How To Water

Probably the most common question we get here at Fasel & Sons is: "How should I water it?"

There are only 2 methods we need to learn about watering: watering containers and watering plants in the ground.

There's also only 1 simple rule: Water it when it gets dry.


Watering Containers

Containers use more water than things in the ground. Remember that plants in the ground can search for and get more water by growing their roots deeper and wider. Plants in containers though only get what we give to them. They can't grow their roots out past the container walls to get more. Outdoor containers, flower pouches, and hanging baskets need to be checked for water daily, especially during the hot summer months. Either lift up on the pot and feel it's weight (dry pots are lighter than wet pots) or stick a finger an inch or two into the soil. If it feels like a damp sponge you're probably ok for the day.
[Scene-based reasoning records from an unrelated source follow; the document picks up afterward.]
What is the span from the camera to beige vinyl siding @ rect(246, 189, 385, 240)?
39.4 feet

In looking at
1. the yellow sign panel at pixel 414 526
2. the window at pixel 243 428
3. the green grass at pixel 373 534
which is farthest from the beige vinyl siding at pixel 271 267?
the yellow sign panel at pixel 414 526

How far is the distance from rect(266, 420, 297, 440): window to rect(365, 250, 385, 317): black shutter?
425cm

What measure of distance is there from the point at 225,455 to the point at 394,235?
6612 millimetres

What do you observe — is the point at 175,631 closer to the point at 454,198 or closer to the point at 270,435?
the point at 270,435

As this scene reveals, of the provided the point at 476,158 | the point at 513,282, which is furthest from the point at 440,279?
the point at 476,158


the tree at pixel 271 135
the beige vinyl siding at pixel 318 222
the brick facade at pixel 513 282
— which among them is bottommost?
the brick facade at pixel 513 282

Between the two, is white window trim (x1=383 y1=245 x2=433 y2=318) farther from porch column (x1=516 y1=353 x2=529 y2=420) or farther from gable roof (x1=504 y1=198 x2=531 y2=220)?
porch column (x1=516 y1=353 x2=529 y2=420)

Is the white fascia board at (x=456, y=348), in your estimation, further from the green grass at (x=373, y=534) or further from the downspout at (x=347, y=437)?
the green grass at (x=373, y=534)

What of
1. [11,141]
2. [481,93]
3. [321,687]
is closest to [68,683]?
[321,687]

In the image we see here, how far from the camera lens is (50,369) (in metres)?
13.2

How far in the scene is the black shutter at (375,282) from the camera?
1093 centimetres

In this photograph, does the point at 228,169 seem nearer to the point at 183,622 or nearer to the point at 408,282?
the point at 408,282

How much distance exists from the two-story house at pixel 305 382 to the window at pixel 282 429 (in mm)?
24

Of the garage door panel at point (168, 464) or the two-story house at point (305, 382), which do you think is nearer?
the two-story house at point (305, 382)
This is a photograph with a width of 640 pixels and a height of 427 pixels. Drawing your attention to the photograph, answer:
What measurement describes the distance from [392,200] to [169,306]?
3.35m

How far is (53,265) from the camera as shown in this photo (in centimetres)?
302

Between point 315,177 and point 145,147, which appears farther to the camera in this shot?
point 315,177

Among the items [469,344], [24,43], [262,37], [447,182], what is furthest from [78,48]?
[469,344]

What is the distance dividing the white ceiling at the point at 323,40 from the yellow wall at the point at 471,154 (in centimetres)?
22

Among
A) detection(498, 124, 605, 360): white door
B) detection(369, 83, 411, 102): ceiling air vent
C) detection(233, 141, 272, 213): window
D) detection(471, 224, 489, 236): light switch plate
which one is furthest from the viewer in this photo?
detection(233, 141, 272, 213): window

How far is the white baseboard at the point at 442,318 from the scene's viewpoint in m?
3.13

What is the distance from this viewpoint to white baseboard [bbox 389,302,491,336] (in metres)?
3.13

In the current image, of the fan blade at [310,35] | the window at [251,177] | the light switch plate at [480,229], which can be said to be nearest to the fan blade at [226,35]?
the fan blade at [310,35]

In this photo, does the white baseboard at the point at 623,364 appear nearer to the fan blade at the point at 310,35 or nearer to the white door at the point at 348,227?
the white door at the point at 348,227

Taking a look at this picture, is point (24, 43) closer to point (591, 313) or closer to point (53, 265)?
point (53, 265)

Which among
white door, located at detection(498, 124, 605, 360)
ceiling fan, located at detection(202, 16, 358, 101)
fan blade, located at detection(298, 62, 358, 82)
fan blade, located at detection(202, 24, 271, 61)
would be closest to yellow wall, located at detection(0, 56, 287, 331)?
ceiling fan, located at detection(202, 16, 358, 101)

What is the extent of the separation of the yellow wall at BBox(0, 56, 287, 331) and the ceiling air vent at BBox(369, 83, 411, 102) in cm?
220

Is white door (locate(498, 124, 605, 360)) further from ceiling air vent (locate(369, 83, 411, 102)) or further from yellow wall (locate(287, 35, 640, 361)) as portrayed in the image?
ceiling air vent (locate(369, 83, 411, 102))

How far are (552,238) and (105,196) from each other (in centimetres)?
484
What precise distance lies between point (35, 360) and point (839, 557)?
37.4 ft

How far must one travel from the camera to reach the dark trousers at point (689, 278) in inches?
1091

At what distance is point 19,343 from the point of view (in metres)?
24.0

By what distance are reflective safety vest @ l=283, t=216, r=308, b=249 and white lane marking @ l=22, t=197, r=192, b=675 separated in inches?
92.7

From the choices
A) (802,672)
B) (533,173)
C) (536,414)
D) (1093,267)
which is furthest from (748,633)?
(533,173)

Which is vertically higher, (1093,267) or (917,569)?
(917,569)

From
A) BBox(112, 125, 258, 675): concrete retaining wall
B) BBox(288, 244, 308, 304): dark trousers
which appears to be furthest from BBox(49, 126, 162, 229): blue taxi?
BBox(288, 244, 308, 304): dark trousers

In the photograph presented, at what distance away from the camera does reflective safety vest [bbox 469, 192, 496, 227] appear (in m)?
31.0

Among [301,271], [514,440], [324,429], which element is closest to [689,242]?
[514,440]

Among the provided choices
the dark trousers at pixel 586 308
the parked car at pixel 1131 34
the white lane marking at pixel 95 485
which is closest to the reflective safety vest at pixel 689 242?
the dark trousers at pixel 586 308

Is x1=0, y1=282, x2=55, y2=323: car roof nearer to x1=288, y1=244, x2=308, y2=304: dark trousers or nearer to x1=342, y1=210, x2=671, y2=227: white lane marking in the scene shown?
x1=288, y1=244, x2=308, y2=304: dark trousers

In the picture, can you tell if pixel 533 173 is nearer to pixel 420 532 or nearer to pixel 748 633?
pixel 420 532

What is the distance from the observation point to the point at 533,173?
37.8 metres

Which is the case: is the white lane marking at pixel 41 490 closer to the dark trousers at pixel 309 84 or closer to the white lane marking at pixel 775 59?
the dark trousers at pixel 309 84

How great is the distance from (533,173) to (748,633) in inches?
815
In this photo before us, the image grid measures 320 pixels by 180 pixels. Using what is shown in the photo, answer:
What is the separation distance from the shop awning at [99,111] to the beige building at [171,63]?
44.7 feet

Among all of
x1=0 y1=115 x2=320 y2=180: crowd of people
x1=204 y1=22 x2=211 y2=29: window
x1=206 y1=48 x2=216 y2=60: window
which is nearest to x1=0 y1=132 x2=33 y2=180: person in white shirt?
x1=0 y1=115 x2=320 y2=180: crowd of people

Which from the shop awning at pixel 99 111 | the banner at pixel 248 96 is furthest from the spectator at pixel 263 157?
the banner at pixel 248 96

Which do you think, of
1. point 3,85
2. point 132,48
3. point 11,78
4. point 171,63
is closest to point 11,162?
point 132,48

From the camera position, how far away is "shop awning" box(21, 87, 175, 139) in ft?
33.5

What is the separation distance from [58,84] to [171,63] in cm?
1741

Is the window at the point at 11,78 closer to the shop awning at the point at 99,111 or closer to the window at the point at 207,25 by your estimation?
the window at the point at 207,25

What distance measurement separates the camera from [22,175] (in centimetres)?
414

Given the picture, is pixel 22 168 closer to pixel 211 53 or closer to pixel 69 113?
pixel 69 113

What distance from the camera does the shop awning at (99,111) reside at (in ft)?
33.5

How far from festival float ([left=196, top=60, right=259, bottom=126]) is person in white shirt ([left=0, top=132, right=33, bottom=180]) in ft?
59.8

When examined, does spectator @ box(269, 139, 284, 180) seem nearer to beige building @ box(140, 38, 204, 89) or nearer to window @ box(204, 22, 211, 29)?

If it's dry though, it's time to water.

When watering, we want to make sure to have a thorough drenching. There should be no such thing as a light watering. We either drench it or we don't touch it. Light waterings create all kinds of problems which can include root rot, fungus, and disease. We should add enough water that it starts to come out the holes in the bottom of the pot. If our pot doesn’t have holes, it's a good idea to make some so you can water properly.

After drenching, give the plant 5 or 10 minutes and drench it again. This ensures that the soil has had a chance to soak up as much as it can. Don't worry, you'll never "drown" your plants by watering them too much at any given time. We water twice because sometimes dry soils actually resist water at first.


Watering Plants in the Ground

(Including the Lawn)

Plants in the ground should only be watered once a week, though it's still best to check and see if they need it, lawns included. Spacing out the waterings to only weekly encourages a strong, deep root system that can handle abuse and remain vigorous during heat stress.

The best way to do this for individual plants is to turn the hose to a trickle, like you would if you were going to drink out of it and place it at the base of the plant for 15 to 20 minutes. If you're worried about forgetting to shut it off, just set a timer on your phone (I know this is what I always have to do because I've forgotten a few too many times). This gives the water a chance to soak the area deeply.

For a lawn, sprinklers should be set to run once a week and timed to put down one inch of water. This simulates the one inch of rainfall they are supposed to receive each week. If it rains enough for the week (you can check rainfall totals online), turn off your sprinkler until next week.


One Important Rule:

Keep The Leaves Dry!

First, plants can't take in that much water through their leaves. That's like assuming if you were thirsty, you could just go take a bath. The vast majority of water is taken in through the roots. That's why they have them!

Second, if you consistently get the leaves of your plants wet, you'll likely end up with some sort of fungal problem. Certain plants are more susceptible to this than others, but the best practice is to just water the soil!